On Sunday, a video of the Afghan Women’s Movement for Justice was being widely shared showing black-clad women chanting slogans against the Taliban and calling on world governments to close the group’s political offices in Qatar.
The women, in the video seen by Rukhshana Media, introduce themselves as the school building team of the movement, and they condemn the Taliban’s recent ban on women’s education and work.
Chanting slogans ‘We don’t want the Taliban,’ ‘Afghan women don’t recognize the Taliban,’ and ‘Recognizing the Taliban is a disgrace to the world,’ the women say they’ve been forced to take their protest indoors.
They also call on the international community to stop whitewashing the Taliban group and to impose sanctions on their travel.
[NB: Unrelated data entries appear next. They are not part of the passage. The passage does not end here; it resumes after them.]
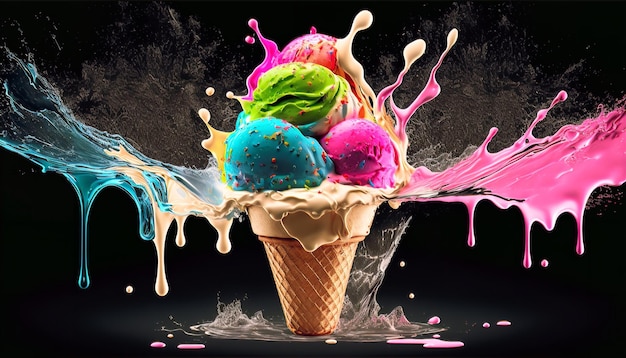 Delizioso gelato alla fragola in un cono di waffle su uno sfondo colorato Generative Ai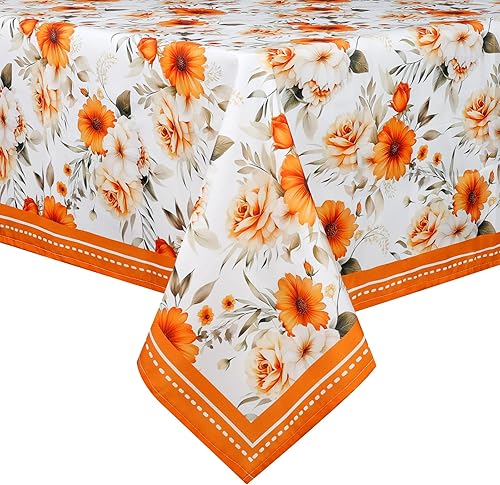 Mantel floral de otoño, impermeable, rectangular, color naranja, resistente a las manchas, para mesa de cocina, fiesta, picnic, cena, decoración de
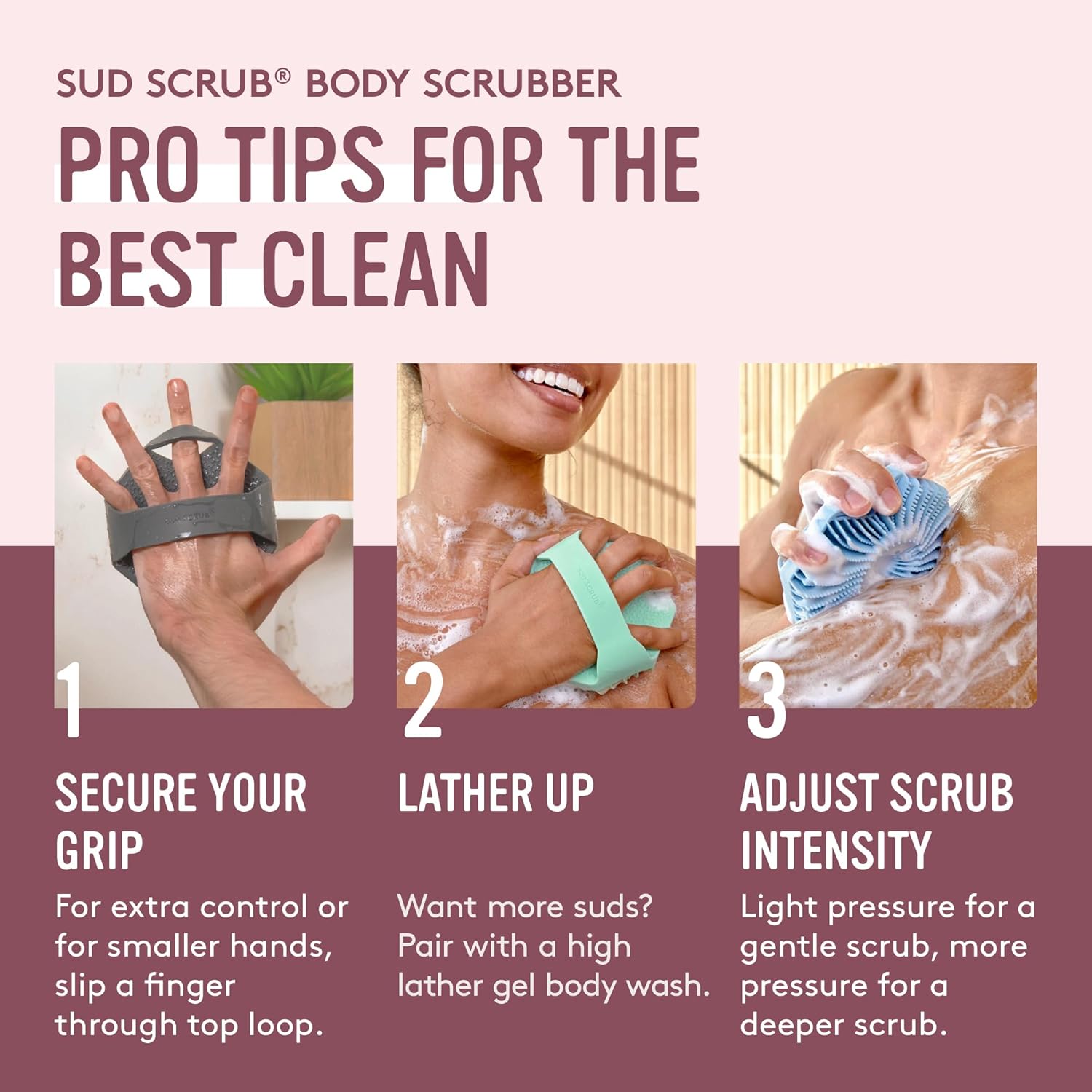 Sud Scrub® Antimicrobial Silicone Body Scrubber, Exfoliating Body Scrubber for Sensitive Skin, Eco Friendly Shower Scrubber for Body, Silicone Body Brush for Showering, Pink - Image 7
The Afghan Women’s Movement claims to have 30 secret schools set up throughout Afghanistan, teaching girls from grade 7 to 12, in defiance of the Taliban’s decree closing schools for girls.
A second video shared online introduces a group of women as Afghanistan Women’s Resistance. They announce the launch of a protest campaign they’ve dubbed “Az khana tha khiaban, barae sarnegoni Taliban” which translates in English to “From home to street, topple the Taliban” in response to the ban on women working in non-government organizations (NGO).
The video seen by Rukhshana Media, a woman shows a placards that says “I am the sole breadwinner of my family, but I don’t have the right to work because of the crime of being a woman”.
A second protester holds a placard that says “I am a government employee, but I do not have the right to work because I am a woman”.
Similarly, more protestors show placards stating a basic right they are denied, for simply being a woman. They urge other women to join their campaign to fight for their rights.
Women are moving their protests off the streets after some claimed the Taliban are still looking for some public demonstrators, with the help of local shopkeepers and business owners.
Since taking control of Afghanistan in August 2021, the Taliban has imposed extreme restrictions on women and girls. They recently banned women from working in NGOs and have closed girls’ education at all levels across the country.
In one of the latest restrictions, the Taliban’s Directory of Propagation of Virtue and Prevention of Vice in Balkh province is forcing all female business owners and sellers in the city centre to cease trade at the market.